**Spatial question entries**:

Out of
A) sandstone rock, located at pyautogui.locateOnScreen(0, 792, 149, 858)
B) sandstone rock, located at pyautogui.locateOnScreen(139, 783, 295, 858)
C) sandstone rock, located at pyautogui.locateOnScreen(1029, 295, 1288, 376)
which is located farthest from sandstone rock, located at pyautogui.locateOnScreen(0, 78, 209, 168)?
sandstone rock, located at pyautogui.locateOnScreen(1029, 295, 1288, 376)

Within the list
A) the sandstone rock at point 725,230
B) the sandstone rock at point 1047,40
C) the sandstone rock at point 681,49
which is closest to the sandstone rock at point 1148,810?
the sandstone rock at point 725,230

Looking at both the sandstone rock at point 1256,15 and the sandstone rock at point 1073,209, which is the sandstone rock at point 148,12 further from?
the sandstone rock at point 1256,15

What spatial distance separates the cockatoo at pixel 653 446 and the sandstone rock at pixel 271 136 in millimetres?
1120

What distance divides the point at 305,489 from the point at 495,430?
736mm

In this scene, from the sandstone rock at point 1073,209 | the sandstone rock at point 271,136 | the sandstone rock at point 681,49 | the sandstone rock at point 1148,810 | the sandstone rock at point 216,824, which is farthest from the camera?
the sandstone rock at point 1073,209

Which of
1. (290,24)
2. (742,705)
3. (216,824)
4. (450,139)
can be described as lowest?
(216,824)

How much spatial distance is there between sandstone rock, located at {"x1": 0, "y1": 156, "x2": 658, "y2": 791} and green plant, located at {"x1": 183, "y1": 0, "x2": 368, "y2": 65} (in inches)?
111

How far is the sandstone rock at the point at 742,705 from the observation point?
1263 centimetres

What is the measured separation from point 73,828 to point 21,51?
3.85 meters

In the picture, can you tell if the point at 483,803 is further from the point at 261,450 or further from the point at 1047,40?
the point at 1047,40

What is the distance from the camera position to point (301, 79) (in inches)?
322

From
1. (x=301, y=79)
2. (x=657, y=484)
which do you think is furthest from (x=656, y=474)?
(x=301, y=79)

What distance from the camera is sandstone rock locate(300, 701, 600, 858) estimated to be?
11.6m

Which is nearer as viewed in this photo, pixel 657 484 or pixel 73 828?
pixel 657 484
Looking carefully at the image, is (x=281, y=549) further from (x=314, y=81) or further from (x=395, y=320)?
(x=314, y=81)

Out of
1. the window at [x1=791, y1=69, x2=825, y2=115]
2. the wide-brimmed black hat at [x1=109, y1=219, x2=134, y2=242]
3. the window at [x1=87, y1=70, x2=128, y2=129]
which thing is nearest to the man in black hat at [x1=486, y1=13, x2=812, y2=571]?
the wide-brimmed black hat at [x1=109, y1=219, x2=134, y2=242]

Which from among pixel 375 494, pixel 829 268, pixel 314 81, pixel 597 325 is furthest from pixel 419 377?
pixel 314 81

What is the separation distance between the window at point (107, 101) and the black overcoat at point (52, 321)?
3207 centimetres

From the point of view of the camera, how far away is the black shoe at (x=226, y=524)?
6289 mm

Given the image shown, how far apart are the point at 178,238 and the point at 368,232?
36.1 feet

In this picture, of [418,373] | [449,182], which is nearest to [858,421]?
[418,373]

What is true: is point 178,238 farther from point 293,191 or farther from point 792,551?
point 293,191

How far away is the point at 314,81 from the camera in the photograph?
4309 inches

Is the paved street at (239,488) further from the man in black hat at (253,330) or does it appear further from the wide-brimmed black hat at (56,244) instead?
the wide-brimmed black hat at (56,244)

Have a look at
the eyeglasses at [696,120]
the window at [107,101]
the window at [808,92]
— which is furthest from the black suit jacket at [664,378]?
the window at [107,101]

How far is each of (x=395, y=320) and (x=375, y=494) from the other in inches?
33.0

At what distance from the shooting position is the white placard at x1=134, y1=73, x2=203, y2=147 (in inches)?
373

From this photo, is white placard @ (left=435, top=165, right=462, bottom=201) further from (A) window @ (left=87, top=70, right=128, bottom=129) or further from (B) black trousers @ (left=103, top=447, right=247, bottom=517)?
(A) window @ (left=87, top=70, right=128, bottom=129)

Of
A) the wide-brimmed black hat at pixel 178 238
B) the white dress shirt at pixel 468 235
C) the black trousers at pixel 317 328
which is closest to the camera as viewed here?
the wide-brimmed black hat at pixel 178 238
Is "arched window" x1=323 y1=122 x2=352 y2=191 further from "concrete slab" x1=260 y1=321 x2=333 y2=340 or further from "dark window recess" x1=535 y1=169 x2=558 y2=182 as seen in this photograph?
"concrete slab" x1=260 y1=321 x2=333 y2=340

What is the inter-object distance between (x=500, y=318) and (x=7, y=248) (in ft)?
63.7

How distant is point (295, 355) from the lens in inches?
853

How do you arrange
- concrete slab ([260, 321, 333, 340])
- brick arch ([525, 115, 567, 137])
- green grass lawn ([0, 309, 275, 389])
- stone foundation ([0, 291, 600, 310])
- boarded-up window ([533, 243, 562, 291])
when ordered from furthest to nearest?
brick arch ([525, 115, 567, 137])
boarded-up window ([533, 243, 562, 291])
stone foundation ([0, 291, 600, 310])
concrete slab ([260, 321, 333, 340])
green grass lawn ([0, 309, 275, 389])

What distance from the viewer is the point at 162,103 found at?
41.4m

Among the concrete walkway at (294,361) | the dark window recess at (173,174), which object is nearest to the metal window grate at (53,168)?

**GIVEN REQUEST**: Show each line of the rows above that contains the word "right".

**WRITTEN RESPONSE**:
From this photo, is white placard @ (left=435, top=165, right=462, bottom=201) further from (A) window @ (left=87, top=70, right=128, bottom=129) or further from (B) black trousers @ (left=103, top=447, right=247, bottom=517)?
(A) window @ (left=87, top=70, right=128, bottom=129)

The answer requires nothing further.